Por: diario | 2 meses atrás

Foi realizado no sábado (7), nos estados do Rio Grande do Sul, Santa Catarina e Paraná, mais um plebiscito popular não oficial com o objetivo de consultar a população dos três estados sobre a possiblidade de criação de um novo país. A adesão foi bem menor em relação ao Plebisul realizado no ano passado.

A superintendente estadual do movimento, Sandra Parma, em entrevista na tarde de ontem, explicou que a meta era alcançar 1 milhão de votos. “Não conseguimos nem chegar perto dessa meta, pois não levamos em consideração alguns percalços. Até o momento, foram apurados aproximadamente 343 mil votos, Santa Catarina com 93,7 mil votos, Paraná com 73,2 mil e Rio Grande do Sul, que ainda faltam algumas urnas para serem computadas, cerca de 162,8 mil votantes”, explica.
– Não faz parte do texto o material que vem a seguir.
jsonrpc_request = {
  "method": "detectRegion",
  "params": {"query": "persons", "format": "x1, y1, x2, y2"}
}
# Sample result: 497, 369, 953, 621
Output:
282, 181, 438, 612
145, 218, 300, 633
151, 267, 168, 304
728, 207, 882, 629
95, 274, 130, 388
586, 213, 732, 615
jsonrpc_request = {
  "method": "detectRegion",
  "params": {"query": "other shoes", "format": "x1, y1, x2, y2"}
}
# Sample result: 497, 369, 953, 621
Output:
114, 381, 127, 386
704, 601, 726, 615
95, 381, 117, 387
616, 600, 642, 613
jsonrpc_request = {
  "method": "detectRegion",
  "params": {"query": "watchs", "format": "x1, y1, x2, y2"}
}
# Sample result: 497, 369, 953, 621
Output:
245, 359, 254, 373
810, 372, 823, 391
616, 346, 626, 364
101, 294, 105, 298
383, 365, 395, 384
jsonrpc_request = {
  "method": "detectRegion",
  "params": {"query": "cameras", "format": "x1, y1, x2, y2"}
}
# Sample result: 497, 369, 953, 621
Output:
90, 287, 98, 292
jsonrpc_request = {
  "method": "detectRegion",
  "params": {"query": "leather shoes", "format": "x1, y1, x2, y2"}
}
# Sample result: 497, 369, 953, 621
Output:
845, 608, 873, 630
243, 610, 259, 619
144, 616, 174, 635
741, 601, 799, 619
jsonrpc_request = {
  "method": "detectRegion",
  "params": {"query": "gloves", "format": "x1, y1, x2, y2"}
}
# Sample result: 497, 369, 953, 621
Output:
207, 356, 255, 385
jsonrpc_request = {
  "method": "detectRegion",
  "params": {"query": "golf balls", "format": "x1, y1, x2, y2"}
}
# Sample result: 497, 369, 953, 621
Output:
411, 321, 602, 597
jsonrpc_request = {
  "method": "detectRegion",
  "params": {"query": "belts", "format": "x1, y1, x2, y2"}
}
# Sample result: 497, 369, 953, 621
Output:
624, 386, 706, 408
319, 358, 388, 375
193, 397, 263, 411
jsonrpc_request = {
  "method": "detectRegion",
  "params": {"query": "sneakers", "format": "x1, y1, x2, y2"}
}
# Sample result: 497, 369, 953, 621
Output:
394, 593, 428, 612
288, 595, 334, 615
Com pouco mais de 340 mil votos computados, os números ficaram bem abaixo dos registrados no ano passado, quando o Plebisul chegou a 616.917 votos, sendo que 95,74% eram favoráveis. “Mesmo sem ter todas as urnas contabilizadas, percebemos um aumento nesse percentual em relação ao ano passado, que hoje é de 96,13%”, explica. O percentual de contrários ao movimento é de 3,87%.

Em relação aos percalços, Sandra conta que muitos também tinham interesse de assinar o Projeto de Lei de iniciativa popular, o que acabou gerando muitas filas e a desistência de alguns participantes.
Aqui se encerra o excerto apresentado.